In a 2003 report on alternet.org, reporters Russell Mokhiber and Robert Weissman describe Reagan as a "fundamentalist Christian millionaire ... who last year wrested control of Federal News Service, a transcription news service, from its former owner, Cortes Randell. Randell says he met Reagan at a prayer meeting, brought her in as an investor in Federal News Service, and then she forced him out of his own company."

In 2003 the Bush administration awarded Reagan's Grace Digital Media, "dedicated to transmitting the evidence of God's presence in the world today," the contract to produce Arabic-language news broadcasts to be aired primarily in Iraq.

According to the complaint, in a Nov. 11, 2005 letter to Reagan's personal bankruptcy counsel, defendant Merry formally proposed acquiring FNS assets, including its client contracts for the purchase of government proceedings transcripts, its client contracts for Russia and Israel, and its client contracts for its domestic monitoring business. CQ allegedly monitored and actively participated in Reagan's bankruptcy proceedings through 2008.

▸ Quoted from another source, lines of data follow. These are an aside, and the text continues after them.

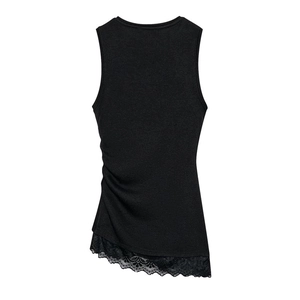 Detailed view of the side ruching and delicate black floral lace hem on the top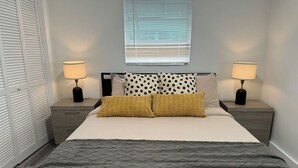 Una camera da letto ordinata con un letto, due comodini e una finestra con persiane.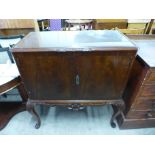 A Queen Anne style mahogany cocktail cabinet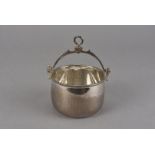 A modern Mexican silver drinking cauldron, the plain bowl with swing handle, marked to base, Tane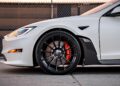 Close-up of a white car's front section, showcasing a sleek black alloy wheel with red brake calipers. The car, reminiscent of the smooth designs popularized by Tesla enthusiasts like Joe Rogan, is parked on a concrete surface near a chain-link fence.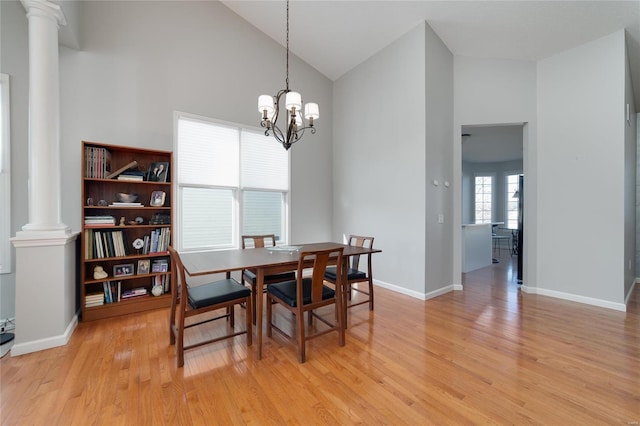 dining space featuring high vaulted ceiling, a notable chandelier, decorative columns, and light hardwood / wood-style floors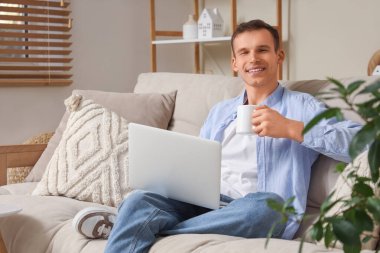 Bir fincan sıcak çayla kanepede oturan ve dizüstü bilgisayar kullanan genç adam.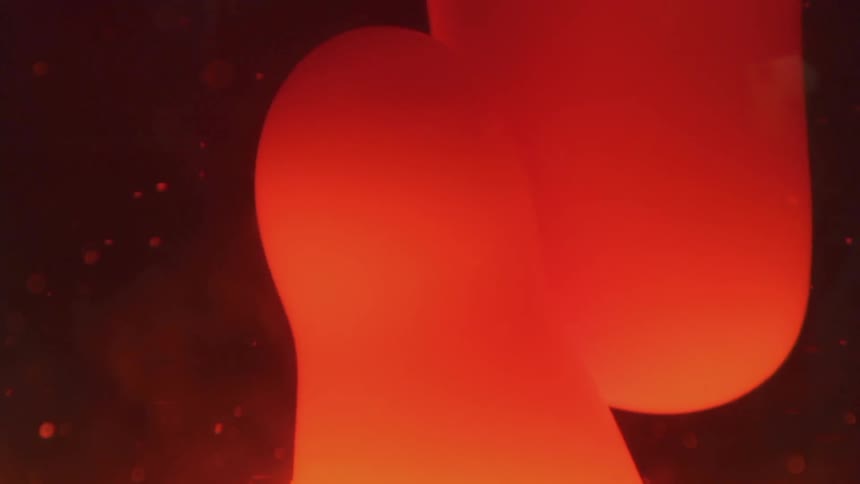 A lava lamp is lit moving around the contents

FNS claims the defendants' tactics included corporate espionage, in the person of Elizabeth Pennell, an FDCH employee hired as a consultant by FNS in 2003, who became a full-time employee in 2004. It claims the defendants paid her to steal FNS confidential business information, including its client list. FNS claims the defendants also engaged in cybertheft of online transcript and wire service databases via improper acquisition of user names and passwords belonging to such news organizations as Newsday, the Chicago Tribune and the Wall Street Journal; misappropriation and resale of FNS trademarked, time-sensitive transcripts; misrepresenting CQ as the only provider of fast-turnaround verbatim transcripts, resulting in at least 25 sole-source awards from government agencies; bundling sales of transcripts with other CQ proprietary products; and predatory hiring of FNS employees.

After FTC antitrust lawyers contacted CQ in the spring of 2006 to assess CQ's interest in acquiring FNS, CQ withdrew its offer to purchase FNS, but made a formal bid to acquire it from Reagan's bankruptcy estate through a letter of intent dated March 10, 2008 for $2.6 million. Through the due diligence process, the letter sought to obtain competitively sensitive data that could have been used to harm FNS even further, according to the complaint.

At a March 26, 2008 lunch at the Cosmos Club in Washington, defendant Merry allegedly tried to bribe FNS' then-CEO with $10,000, then $50,000, to allow Merry to proceed with due diligence that day. On May 16, 2008, the bankruptcy court approved the sale of FNS to CQ subject to competing bids. A superior bid was forthcoming, and FNS was sold to FNS Acquisition Corp.

FNS seeks injunctive relief, actual and treble damages, unspecified and punitive damages, restitution and disgorgement. It is represented by Robert W. Doyle Jr. with Doyle, Barlow & Mazard.